Personal information
- Born: November 29, 1981 (age 44) Albuquerque, New Mexico, U.S.
- Height: 6 ft 6 in (1.98 m)
- Weight: 250 lb (113 kg)

Career information
- High school: La Cueva (Albuquerque)
- College: New Mexico
- NFL draft: 2005: 6th round, 176th overall pick

Career history
- Cleveland Browns (2005); San Diego Chargers (2006); Cleveland Browns (2006);

Awards and highlights
- First-team All-MW (2004);

Career NFL statistics
- Tackles: 10
- Fumble recoveries: 1
- Stats at Pro Football Reference

= Nick Speegle =

American football player (born 1981)

Nicholas David Speegle (born November 29, 1981) is an American former professional football player who was a linebacker for the Cleveland Browns of the National Football League (NFL) from 2005 to 2006. He played college football for the New Mexico Lobos.

==Early life==
Speegle attended La Cueva High School in Albuquerque, New Mexico, and was a good student and a letterman in both football and track and field.
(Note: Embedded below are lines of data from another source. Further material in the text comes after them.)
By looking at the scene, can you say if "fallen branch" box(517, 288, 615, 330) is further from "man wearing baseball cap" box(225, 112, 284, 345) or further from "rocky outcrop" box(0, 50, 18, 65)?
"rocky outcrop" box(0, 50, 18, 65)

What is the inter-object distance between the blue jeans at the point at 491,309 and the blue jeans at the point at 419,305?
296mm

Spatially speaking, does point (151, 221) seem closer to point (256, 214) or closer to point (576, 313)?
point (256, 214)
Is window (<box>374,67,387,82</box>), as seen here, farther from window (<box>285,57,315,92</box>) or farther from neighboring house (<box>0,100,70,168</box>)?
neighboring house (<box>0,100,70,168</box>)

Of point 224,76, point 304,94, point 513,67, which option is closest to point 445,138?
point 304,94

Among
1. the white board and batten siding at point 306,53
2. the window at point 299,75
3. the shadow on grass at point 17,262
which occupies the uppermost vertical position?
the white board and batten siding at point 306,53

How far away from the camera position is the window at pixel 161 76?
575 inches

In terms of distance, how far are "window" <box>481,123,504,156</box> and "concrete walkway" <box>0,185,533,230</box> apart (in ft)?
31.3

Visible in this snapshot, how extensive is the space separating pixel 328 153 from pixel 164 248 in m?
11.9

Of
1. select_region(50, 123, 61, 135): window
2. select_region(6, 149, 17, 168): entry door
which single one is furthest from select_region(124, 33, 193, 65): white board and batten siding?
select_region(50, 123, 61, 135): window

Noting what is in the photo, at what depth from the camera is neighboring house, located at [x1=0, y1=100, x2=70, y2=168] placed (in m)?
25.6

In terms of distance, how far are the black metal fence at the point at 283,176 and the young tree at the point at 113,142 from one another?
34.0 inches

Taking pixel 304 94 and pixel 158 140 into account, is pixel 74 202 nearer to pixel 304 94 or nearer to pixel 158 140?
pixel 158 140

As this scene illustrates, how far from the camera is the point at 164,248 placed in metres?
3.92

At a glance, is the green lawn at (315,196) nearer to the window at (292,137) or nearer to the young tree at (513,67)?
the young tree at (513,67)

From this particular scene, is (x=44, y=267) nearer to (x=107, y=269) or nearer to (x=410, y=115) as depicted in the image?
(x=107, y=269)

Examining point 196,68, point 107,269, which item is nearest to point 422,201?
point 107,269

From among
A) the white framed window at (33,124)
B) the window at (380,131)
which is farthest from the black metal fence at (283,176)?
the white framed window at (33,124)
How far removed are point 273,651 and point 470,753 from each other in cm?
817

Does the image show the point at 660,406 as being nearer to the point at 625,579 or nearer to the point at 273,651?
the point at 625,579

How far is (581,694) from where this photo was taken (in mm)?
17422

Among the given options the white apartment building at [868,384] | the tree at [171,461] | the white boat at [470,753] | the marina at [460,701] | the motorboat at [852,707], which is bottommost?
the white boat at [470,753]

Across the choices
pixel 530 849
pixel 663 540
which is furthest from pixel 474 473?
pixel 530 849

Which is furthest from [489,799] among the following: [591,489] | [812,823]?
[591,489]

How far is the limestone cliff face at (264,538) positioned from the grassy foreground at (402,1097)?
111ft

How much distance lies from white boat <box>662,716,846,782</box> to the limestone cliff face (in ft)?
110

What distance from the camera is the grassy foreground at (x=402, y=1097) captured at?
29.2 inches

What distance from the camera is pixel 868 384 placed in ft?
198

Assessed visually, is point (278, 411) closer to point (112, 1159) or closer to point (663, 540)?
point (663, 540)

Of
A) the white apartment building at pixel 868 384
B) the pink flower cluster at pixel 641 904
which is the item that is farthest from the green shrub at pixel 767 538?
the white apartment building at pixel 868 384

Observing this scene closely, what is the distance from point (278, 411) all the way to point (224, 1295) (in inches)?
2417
As a senior, he was a first-team All-State defensive end and a second-team state tight end in football. In track and field, he won state and set school records in the 110-meter hurdles.

==College career==
Speegle was a four-year starter at outside linebacker. He was a consistent defensive force after working his way into the starting lineup as a redshirt freshman. He was the 2004 team captain...never flashy but was a quiet playmaker throughout his career and the veteran leader of the Lobo defense in 2004. He was an incredibly tough player who never missed a game, battling through a number of painful injuries over the years. Fellow New Mexico linebackers described him as an old-school, classic type of LB in the mold of NFL Hall of Famers Ray Nitchke, Jack Lambert and Dick Butkus. Speegle was two-time Honorable-Mention All MWC selection before breaking through with First Team Honors his final season. He was named Third-team Freshman All-American by The Sporting News in 2001. He finished his career ranked No. 14 at UNM with 317 career tackles for loss and made 43 starts (including 42 straight to close his career). He was the total package of size, speed, strength, and attitude. He had good instincts and was an incredibly sure tackler. He added over 30 pounds after entering New Mexico at 207. He graduated in May 2004, with a degree in General Management and a 3.97 cumulative GPA. He played his senior year as a graduate student, pursuing his master's degree in Sports Administration. He was a two-time First-team Academic All-District selection, two-time MWC Scholar-Athlete Award winner, an Academic All-MWC Honoree all four years, and was awarded for his community service by being named to the 2004 American Football Coaches Association National Good Works Team. (clevelandbrowns.com, 2005)

==Professional career==
- NFL Combine
- Height: 6 feet, 6 inches
- Weight: 242 pounds
- Bench press: 390 pounds
- Squat: 465 pounds

Speegle was selected by the Cleveland Browns in the sixth round of the 2005 NFL draft as the 176th pick overall. He played two seasons as a linebacker and on special teams with the Browns and San Diego Chargers before suffering a career-ending back injury.